Lovemarks and Real World Business Decisions

Posted in Commentary

LovemarkFrom the Saturday, September 2, 2006 Business section of the Chicago Tribune–  J.C. Penny decided to move its $400  million advertising account from DDB to Saatchi & Saatchi after Pennys’ CEO heard Saatchi’s Kevin Roberts speak when promoting his new book, “Lovemarks: The Future Beyond Brands.”  As the Tribune reports, “Ullman was so impressed with Roberts and his ideas about making deep emotional connections with customers that he directed Pennys’ chief marketing officer to find out more. Thus began a courtship that resulted Friday in the surprising news . . . .”

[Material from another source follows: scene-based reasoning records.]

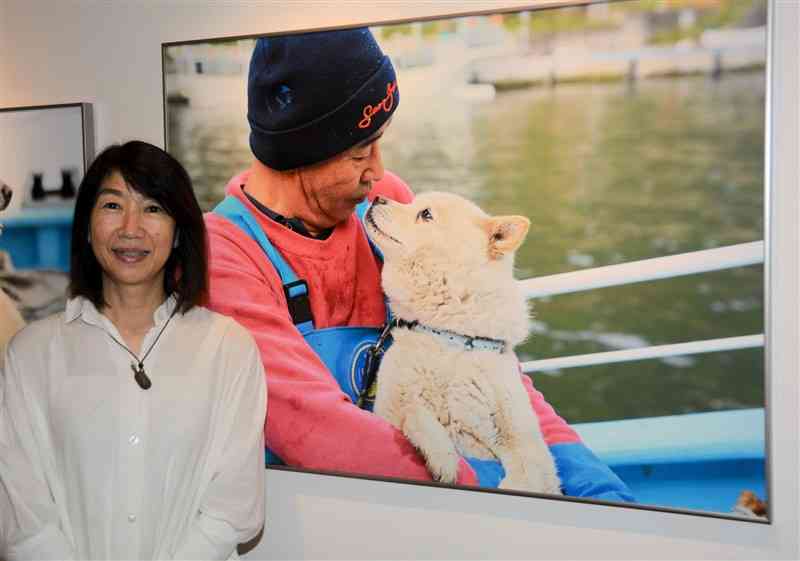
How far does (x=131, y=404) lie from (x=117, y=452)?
0.10m


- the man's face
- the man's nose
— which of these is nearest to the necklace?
the man's face

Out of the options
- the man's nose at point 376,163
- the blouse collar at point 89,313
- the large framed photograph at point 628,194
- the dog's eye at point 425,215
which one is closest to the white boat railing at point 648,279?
the large framed photograph at point 628,194

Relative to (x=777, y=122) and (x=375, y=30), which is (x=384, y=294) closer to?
(x=375, y=30)

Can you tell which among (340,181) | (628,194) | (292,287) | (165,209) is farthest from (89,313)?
(628,194)

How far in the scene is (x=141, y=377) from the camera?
1499 mm

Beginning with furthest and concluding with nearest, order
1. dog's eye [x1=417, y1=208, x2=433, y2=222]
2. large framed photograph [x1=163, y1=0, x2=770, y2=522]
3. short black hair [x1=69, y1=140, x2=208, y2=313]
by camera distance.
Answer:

I’m tempted to end with some trite rhetorical question about whether Pennys’ lawyers are reading this book today, but that would ignore the profundity of Penny’s decision.  DDB had orchestrated an ad campaign that resulted in Pennys’ stock moving from $14 to $65 a share, and increased sales of over $1 billion.  Their ad campaigns had been award-winning.  So the decision to move the entire account to an agency with little experience in marketing apparel and no experience in the mid-priced retail segment says a great deal about the compelling nature of Roberts’ “lovemark” theories.

What happens in the business world foreshadows what happens in the legal world.  So I leave with this rhetorical question:  Are lawyers creating their own lovemarks?